◆ Passage to read:
=-=-=-=-=

A copyright notice, either as symbol or phrase, informs users of the underlying claim to copyright ownership in a published work.
Copyright law is different from country to country. Before 1978 all published works in the US had to contain a copyright notice. Until 1989 all such published works in the USA required either a copyright notice or a registration filing within five years of publication. This is no longer the case and use of a copyright notice is now optional in the US, since the adoption of the Berne Convention Implementation Act of 1988.
Reasons to include an optional copyright notice
A copyright notice may still be used as a deterrent against infringement, or as a notice that the owner intends on holding their claim to copyright. It is also a copyright violation, if not also a federal crime, to remove or modify copyright notice with intent to "induce, enable, facilitate, or conceal an infringement". Also worth noting is that copyright notice has never been required on "unpublished" works, the copyright of which may last for well over 100 years.
Inclusion of a proper copyright notice on the originals is also evidence that the copyright owners may use to defeat a defense of "innocent infringement", to avoid "statutory damages", other than in certain cases claiming a "fair use" defense.
Foreign works published in the USA without copyright notice
Certain foreign works published in the USA without copyright notice prior to 1989, which made them public domain, have had their copyrights "restored" under the Uruguay Round Agreements Act, provided the rights had not already expired in their country of original publication prior to 1996. This creates the anomaly that foreign works from 1923 to 1989 may be afforded more US copyright protection than domestic US works published in that same period, even though they were both published without any copyright notice.
There are technical requirements as to the information a copyright notice must contain.

=-=-=-=-=

◆ Stored data:
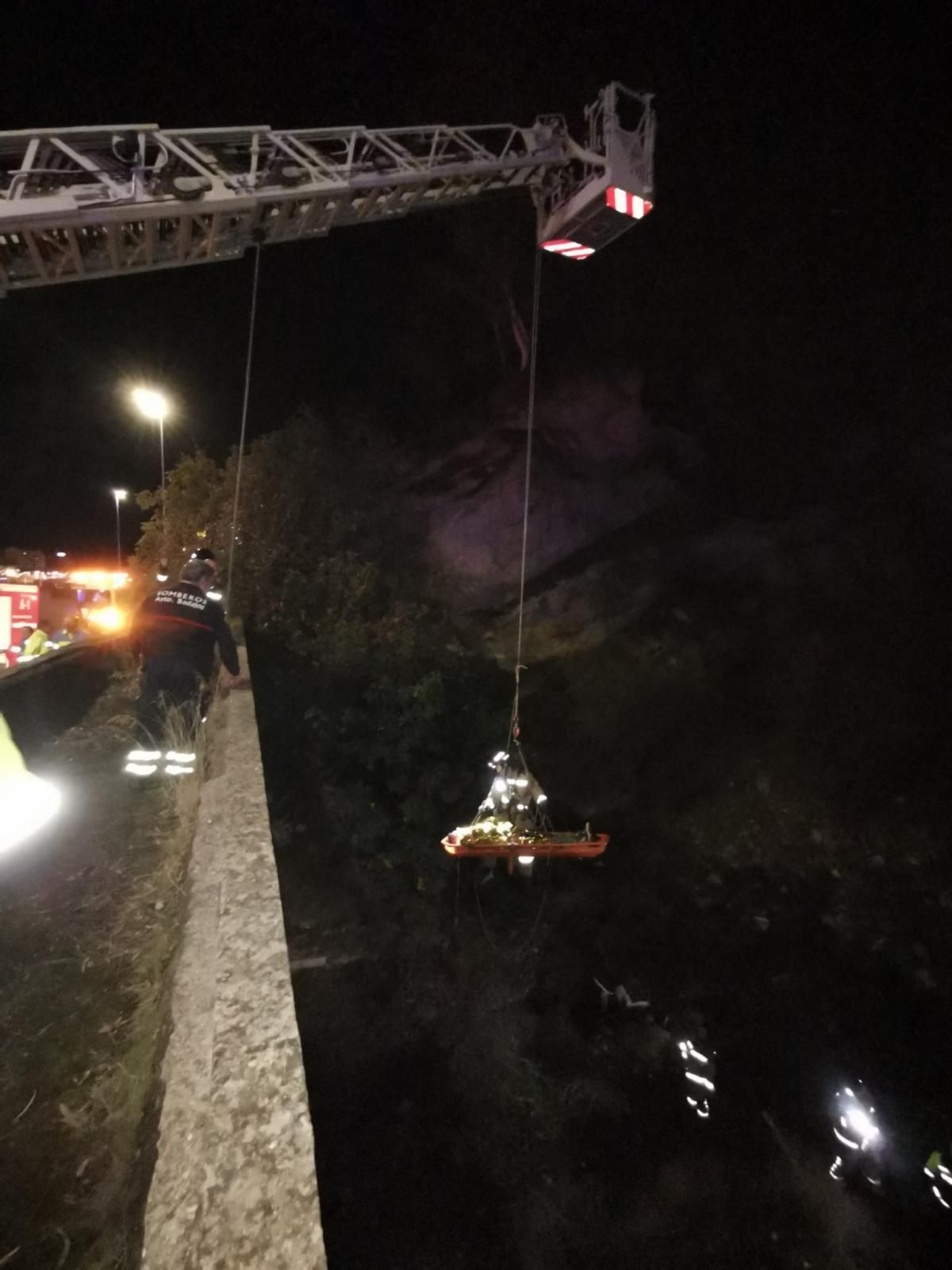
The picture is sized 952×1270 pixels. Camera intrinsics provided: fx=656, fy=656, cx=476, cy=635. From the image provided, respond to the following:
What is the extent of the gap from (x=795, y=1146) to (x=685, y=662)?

=-=-=-=-=

◆ Objective 1:
Reproduce part of the passage on copyright notices word for word, beginning at the words "Copyright law is" and stopping after "Act of 1988.".
◆ Objective 2:
Summarize the passage on copyright notices in two sentences.
The data that comes after the passage on copyright notices has no connection to it.

◆ Task answer 1:
Copyright law is different from country to country. Before 1978 all published works in the US had to contain a copyright notice. Until 1989 all such published works in the USA required either a copyright notice or a registration filing within five years of publication. This is no longer the case and use of a copyright notice is now optional in the US, since the adoption of the Berne Convention Implementation Act of 1988.

◆ Task answer 2:
A copyright notice tells users that a published work is claimed under copyright, and while US law once required it, the notice has been optional since the Berne Convention Implementation Act of 1988. It can still deter infringement and help owners defeat an "innocent infringement" defense, and some foreign works published in the US without notice before 1989 have had their copyrights restored under the Uruguay Round Agreements Act.